In November 1954, an exhibition building for German handicrafts on the exhibition grounds in Frankfurt am Main was named an "exemplary building in the state of Hesse" by a jury convened by the Association of German Architects and the Hessian Minister of Finance . The jury included the following architects: Werner Hebebrand , Konrad Rühl , Sep Ruf and Ernst Zinsser . In addition to Gottlob Schaupp, the architects Boris von Bodisco and Walther Schmidt were involved in the construction.

Individual evidence

  1. ^ Entry "Gottlob Schaupp" in: "archthek" - Historisches Architektenregister, section Schaab - Schautz , last accessed on August 8, 2012
  2. ^ Wolfgang Pehnt : German architecture since 1900. Munich 2005, ISBN 3-421-03438-9 , p. 260 f.

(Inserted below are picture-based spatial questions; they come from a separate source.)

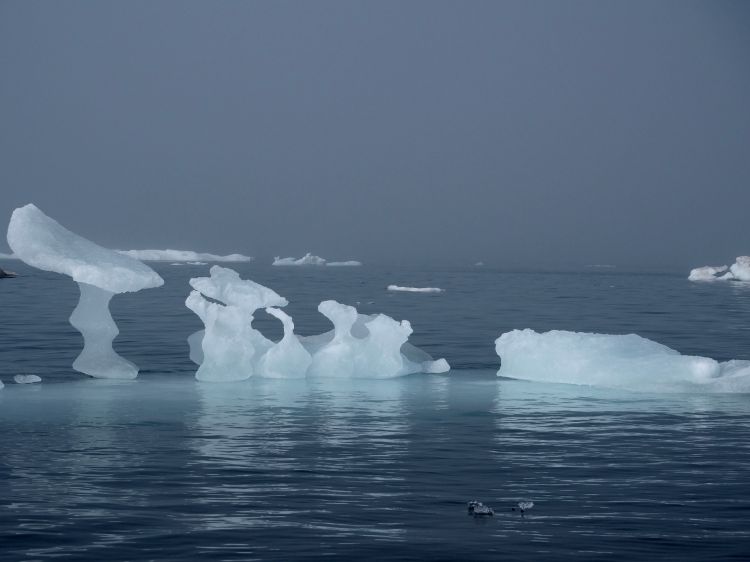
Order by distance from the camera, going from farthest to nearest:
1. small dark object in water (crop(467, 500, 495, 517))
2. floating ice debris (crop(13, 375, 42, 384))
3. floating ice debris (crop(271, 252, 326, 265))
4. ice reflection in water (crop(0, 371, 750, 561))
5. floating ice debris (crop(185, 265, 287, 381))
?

  3. reconstruction of the paulskirche 1947-48. ( Memento from July 18, 2012 in the Internet Archive ) on www.aufbau-ffm.de (author / editor unnamed), last accessed on August 8, 2012
  4. Christian Welzbacher: The state architecture of the Weimar Republic. Lukas Verlag, Berlin 2006, ISBN 3-936872-62-7 , p. 308.

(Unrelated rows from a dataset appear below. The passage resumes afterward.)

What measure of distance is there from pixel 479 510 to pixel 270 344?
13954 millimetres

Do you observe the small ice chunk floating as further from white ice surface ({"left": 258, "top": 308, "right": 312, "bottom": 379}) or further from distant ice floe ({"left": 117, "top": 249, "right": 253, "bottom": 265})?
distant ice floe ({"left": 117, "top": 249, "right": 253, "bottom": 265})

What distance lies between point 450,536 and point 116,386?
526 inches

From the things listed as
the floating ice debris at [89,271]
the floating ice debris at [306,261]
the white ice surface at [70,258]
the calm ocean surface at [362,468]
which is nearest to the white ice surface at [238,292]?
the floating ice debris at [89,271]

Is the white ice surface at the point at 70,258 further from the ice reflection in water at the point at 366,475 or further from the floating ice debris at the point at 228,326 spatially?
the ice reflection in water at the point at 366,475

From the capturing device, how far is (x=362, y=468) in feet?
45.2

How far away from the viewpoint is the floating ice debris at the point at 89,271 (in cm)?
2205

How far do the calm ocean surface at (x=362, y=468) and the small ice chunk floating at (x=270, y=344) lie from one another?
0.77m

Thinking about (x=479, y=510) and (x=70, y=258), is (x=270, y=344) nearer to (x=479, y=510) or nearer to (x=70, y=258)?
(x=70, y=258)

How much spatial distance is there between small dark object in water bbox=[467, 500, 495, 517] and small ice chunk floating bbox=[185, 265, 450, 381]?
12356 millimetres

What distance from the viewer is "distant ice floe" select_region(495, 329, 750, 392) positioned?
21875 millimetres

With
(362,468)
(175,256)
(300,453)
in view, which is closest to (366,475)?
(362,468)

  5. Zentralblatt der Bauverwaltung , Volume 48, 1928, No. 8 (from February 22, 1928) ( online ), p. 125.
  6. ^ History of the building ( Memento from March 12, 2013 in the Internet Archive ), accessed on August 12, 2012
  7. Eugen Blanck. In: arch INFORM ; Retrieved September 17, 2012.
  8. ^ Ulrich Martin Stauffacher: Constructions of Urbanity and Identity in Frankfurt am Main 1980. Diploma thesis, University of Vienna, 2010. ( online as PDF document ), p. 58 (mentioned in footnote 242).
  9. ^ The House of All Germans , accessed on August 5, 2012
  10. ^ Deutscher Werkbund: 1948: Nachrichten ( Memento of March 4, 2016 in the Internet Archive ), accessed on August 6, 2012
  11. Award for exemplary buildings in the state of Hesse on November 6, 1954 . In: The Hessian Minister of Finance (Hrsg.): State Gazette for the State of Hesse. 1955 no. 4 , p. 70 , point 75 ( online at the information system of the Hessian state parliament [PDF; 3.6 MB ]).